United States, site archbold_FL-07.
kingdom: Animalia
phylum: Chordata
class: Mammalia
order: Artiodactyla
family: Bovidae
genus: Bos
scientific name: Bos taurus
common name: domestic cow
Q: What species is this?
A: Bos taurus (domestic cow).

Goal of the exercise
Return the entries in full. Do not alter them.

Answer
United States, site archbold_FL-07.
kingdom: Animalia
phylum: Chordata
class: Mammalia
order: Artiodactyla
family: Bovidae
genus: Bos
scientific name: Bos taurus
common name: domestic cow
Q: What species is this?
A: Bos taurus (domestic cow).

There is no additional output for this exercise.